La première est à relier au large éventail des règles fixées et des décisions qui entrent dans la réalisation soignée du message. Ici, l’intervention est possible. Car, le communicateur qui a une vision ou un regard en désaccord avec le courant principal, par exemple les chrétiens, peut fort bien se retrouver dans une position où il peut influencer les décisions qui concernent les politiques médiatiques, les émissions et les contenus.

Deuxièmement, les concepts-clés font ressortir que les médias contiennent des messages de valeurs et qu’ils ont ainsi des conséquences sociales et politiques. Ici encore, l’intervention est possible. Il est possible de produire des textes et des émissions qui reflètent des valeurs évangéliques et qui promeuvent la justice et l’attention à la société. Voilà de la place pour la créativité.

Et, troisièmement, les concepts-clés incluent une référence du domaine du l’esthétique. Si les médias sont si puissants, c’est qu’ils sont plaisants : quelquefois, ils se contentent de nous divertir, quelquefois ils nous remuent profondément parce qu’ils communiquent, à travers des signes et des symboles, une compréhension qui transcende les idées et les concepts. Le champ passionnant de la production médiatique, demandant de l’art et de la créativité, est donc un lieu d’intervention.

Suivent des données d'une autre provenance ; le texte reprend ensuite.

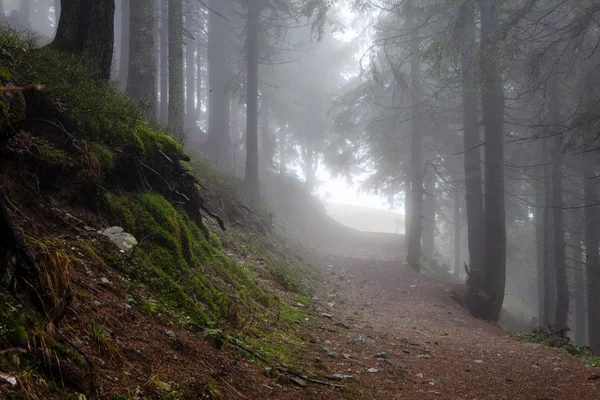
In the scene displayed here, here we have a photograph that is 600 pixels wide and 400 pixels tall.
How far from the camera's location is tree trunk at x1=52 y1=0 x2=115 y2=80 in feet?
18.4

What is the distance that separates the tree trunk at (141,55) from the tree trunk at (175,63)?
117 centimetres

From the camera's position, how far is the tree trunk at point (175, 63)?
451 inches

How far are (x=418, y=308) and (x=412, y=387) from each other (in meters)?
7.08

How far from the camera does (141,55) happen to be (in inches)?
399

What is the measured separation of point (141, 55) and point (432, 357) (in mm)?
9345

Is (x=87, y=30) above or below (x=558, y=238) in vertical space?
above

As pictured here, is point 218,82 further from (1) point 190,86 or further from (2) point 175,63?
(2) point 175,63

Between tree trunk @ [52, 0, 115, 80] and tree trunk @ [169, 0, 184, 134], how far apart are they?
5.60 m

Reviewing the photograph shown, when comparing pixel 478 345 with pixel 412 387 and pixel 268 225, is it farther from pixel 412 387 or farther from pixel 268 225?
→ pixel 268 225

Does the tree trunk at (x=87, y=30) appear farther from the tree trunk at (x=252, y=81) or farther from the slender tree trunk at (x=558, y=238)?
the slender tree trunk at (x=558, y=238)

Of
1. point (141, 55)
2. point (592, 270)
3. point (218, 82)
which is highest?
point (218, 82)

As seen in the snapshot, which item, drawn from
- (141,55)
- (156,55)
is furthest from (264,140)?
(141,55)

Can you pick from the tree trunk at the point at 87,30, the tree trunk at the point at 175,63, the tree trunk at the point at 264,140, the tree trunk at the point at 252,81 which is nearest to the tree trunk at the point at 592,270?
the tree trunk at the point at 252,81

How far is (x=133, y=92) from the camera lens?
33.0 ft
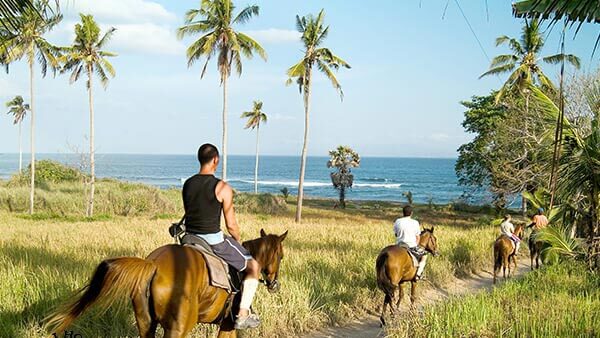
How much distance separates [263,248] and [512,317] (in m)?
3.31

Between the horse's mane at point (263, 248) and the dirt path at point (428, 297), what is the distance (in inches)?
76.9

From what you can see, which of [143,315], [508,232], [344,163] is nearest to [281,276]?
[143,315]

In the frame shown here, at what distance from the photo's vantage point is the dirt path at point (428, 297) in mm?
8086

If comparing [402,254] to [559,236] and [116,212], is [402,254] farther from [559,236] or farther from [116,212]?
[116,212]

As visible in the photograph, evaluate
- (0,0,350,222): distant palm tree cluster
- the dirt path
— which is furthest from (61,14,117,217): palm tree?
the dirt path

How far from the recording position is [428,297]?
10.9m

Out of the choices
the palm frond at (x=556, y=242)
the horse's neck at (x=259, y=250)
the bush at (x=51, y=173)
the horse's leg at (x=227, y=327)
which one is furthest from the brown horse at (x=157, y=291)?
the bush at (x=51, y=173)

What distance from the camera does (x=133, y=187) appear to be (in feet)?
131

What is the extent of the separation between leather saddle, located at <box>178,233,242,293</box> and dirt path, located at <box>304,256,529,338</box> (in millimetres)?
2924

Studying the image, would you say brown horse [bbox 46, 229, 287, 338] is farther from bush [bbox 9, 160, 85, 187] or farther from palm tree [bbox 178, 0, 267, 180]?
bush [bbox 9, 160, 85, 187]

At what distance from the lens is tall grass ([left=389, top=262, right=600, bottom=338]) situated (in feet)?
19.3

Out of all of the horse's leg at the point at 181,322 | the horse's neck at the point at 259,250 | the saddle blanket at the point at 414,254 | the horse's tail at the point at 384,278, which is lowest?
the horse's tail at the point at 384,278

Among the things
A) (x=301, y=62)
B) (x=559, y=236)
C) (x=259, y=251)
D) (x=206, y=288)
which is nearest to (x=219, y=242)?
(x=206, y=288)

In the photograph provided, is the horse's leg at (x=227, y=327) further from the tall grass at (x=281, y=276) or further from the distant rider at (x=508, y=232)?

Les concepts-clés mentionnés plus haut ne se réfèrent pas du tout à la religion. Ce que les productions médiatiques religieuses veulent communiquer, nous le soulignons, ce n’est pas seulement une critique de la société, ou une présentation des valeurs sociales de l’amour, de la justice et de la paix, mais aussi et en même temps une idée du sacré. Dieu est amour, justice et paix, mais Dieu est aussi toujours l’Autre, le Différent, le Transcendant, dont l’amour, la justice et la paix surpassent nos propres concepts et notre imagination.

Est-il possible de communiquer l’expérience religieuse à travers les médias publics? Une émission de radio ou de télévision peut-elle nous conduire à un moment où la perspective étroite de la vie s’ouvre, où nous percevons les vérités plus profondes que nous détenons mais auxquelles nous ne prêtons pas attention, où nous sommes touchés par un pouvoir discret qui vient sur nous comme la rédemption et la vie nouvelle? Je pense que oui.

Ce sujet nous ramène à ce que nous avons mentionné au début, «la loi de toute évangélisation»: tâche de l’Église de communiquer le message divin dans le langage propre de la culture dans laquelle elle vit. Mais, quel est la langage propre de la culture contemporaine? Les chrétiens «radicaux» sont tentés de dire que les récits et les symboles de notre culture sont tous marqués par une idéologie de domination. Lorsque ces récits et ces symboles sont utilisés pour la communication religieuse, les «radicaux» sont tentés de dire qu’ils ne font que se réconcilier les gens avec la société comme elle est et qu’ils exercent ainsi un rôle idéologique.

J’entends soutenir que les «radicaux» devraient résister à un jugement aussi radical. Ici, la perspective du chrétien «libéral» devient importante: Dieu est toujours déjà à l’oeuvre parmi les gens, avant même que l’Église les rejoigne. La culture actuelle est faite de plusieurs couches et tendances diverses ; certaines d’entre elles expriment les grands drames de la vie humaine, la guérison de ce qui est brisé, la libération de l’emprisonnement, le passage des ténèbres à la lumière, la joie provenant d’un cadeau inattendu et la résurrection des morts. Ici, Dieu est présent avec bienveillance. Ces drames existent parmi nous ; toutefois ils ne reflètent pas la manière du monde, ils nous sauvent du monde. Ces drames, comme l’Évangile lui-même, ont une qualité paradoxale. Ils sont à la fois «étrangers» et «non étrangers» dans le monde. Parce que Dieu est présent dans les combats de la vie et dans l’effort humain pour les articuler, je soutiens que les artistes et les communicateurs chrétiens ont médiatisé et continuent de médiatiser l’Évangile dans le langage propre de la culture contemporaine.